The rule will come about through an amendment to the existing Dowry Prohibition Act 1961 (DPA).
The list of gifts, in form of a sworn affidavit, has to be notarised, signed by a protection officer or a dowry prohibition officer and kept by both the parties. Failing this can invite heavy penalty including a three-year term in jail for not only bride and groom but also their parents.
The ministry of women and child development (MWCD) is moving a cabinet note seeking amendment in the existing provisions of DPA, official sources said.
The amendments are expected to be placed before cabinet for its approval this month end and is likely to be tabled in Parliament in the coming budget session, the sources said.
The amendments include having lesser penalty for the dowry givers, allowing a woman to file case where she permanently or temporarily resides, to include parents and relatives of the bride as aggrieved persons and who can complain and link the Protection of Women from Domestic Violence (PWDV) with the dowry laws for quick relief.

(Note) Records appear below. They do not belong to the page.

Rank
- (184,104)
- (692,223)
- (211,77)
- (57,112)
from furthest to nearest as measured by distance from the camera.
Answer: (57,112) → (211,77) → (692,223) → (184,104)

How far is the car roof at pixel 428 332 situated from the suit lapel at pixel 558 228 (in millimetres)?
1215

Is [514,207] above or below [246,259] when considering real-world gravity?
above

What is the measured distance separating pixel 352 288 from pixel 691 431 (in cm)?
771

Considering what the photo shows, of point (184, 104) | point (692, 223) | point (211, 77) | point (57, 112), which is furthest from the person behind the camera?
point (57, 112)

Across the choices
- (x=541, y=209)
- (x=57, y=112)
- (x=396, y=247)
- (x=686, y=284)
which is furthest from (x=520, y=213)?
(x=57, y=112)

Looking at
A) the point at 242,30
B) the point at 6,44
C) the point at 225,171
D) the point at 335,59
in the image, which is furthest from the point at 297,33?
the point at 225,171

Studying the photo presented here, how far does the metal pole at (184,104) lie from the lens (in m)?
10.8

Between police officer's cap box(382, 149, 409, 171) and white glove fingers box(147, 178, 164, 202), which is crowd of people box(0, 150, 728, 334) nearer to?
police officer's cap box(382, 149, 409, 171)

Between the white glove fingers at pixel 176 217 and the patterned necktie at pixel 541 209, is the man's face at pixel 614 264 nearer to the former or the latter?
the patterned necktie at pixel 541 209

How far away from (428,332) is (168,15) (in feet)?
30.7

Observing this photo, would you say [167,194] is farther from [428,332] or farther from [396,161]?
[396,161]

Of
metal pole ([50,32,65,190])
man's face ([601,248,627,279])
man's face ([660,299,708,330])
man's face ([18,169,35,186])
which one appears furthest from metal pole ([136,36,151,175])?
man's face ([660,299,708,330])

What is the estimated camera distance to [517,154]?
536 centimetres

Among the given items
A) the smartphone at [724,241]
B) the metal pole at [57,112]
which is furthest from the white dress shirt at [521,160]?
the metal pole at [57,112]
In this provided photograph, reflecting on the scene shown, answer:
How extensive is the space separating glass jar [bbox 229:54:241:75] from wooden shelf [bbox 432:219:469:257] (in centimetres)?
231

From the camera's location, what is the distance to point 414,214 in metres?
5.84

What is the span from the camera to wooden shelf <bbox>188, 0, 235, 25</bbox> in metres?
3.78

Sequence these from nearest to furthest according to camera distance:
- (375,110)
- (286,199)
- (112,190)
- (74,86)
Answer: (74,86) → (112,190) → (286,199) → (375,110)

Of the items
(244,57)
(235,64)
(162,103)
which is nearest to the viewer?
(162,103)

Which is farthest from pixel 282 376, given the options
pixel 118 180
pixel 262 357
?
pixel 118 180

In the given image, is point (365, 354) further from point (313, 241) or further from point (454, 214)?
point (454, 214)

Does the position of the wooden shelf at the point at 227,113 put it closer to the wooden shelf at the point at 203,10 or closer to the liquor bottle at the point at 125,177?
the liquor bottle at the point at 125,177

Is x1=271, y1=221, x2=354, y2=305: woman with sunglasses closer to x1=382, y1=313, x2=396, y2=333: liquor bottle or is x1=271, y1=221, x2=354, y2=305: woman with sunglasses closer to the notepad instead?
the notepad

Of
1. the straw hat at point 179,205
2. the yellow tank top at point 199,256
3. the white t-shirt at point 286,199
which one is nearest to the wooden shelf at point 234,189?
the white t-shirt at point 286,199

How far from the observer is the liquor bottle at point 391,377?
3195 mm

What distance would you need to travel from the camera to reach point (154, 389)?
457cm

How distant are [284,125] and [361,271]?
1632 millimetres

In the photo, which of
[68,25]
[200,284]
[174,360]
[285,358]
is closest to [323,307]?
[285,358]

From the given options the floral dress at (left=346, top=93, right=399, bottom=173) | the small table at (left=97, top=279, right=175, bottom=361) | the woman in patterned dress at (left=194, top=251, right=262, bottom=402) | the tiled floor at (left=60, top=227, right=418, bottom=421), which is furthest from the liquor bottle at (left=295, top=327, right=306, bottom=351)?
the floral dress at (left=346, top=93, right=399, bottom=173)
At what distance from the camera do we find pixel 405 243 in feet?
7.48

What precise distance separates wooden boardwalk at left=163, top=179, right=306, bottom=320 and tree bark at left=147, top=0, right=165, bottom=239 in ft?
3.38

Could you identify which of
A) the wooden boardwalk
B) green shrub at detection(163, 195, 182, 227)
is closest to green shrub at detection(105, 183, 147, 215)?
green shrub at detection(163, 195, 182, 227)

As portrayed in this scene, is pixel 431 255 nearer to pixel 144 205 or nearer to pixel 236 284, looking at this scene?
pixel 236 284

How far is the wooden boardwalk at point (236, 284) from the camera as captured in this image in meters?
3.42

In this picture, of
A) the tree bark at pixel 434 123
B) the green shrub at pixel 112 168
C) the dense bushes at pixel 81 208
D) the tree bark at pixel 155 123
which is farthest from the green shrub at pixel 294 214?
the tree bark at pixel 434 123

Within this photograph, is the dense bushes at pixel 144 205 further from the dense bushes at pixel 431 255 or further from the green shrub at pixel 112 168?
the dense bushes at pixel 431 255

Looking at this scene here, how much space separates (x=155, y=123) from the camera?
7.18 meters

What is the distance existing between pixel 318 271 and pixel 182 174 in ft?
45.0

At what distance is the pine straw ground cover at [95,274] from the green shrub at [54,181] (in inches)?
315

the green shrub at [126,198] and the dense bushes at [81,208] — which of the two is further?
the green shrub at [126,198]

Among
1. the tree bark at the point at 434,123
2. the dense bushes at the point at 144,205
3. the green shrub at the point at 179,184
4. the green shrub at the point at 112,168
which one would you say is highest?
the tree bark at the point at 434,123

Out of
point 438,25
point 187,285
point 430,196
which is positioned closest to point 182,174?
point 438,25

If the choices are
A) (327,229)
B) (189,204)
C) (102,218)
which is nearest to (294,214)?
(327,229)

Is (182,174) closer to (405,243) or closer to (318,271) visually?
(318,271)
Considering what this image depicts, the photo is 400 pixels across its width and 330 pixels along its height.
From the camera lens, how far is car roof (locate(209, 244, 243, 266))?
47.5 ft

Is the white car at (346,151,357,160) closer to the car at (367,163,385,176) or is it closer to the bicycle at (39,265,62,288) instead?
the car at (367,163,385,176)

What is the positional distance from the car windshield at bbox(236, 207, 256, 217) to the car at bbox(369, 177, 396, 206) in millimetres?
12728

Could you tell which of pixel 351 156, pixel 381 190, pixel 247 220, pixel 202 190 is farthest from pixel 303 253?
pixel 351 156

The definition of dowry is also being widened by changing the word “in connection with marriage” to “given before the marriage, at the time and at any time after the marriage.”
In case of a woman’s death, all property obtained as dowry would need to be reverted back to the parents of the woman or her children.
The justification for this is that the taking of dowry by the husband itself was illegal, the dowry liable to be returned in her lifetime on her death cannot give rise to a claim of inheritance.
Ministry wants a clear distinction between “gifts” given voluntarily from those given under duress or compulsion. It also wants expression “presents” used in Section 3 (2) of the DPA to be substituted with “gifts” to indicate the voluntary intent behind the exchange. The expression “gifts” finds definition in law under the Gift-Tax Act 1958.
“There are no penalties provided for the failure to maintain lists of gifts exchanged in connection with the marriage. The maintenance of lists of gifts is crucial for the effective implementation of the law,” the National Commission for Women (NCW), that had prepared the amendments, explained.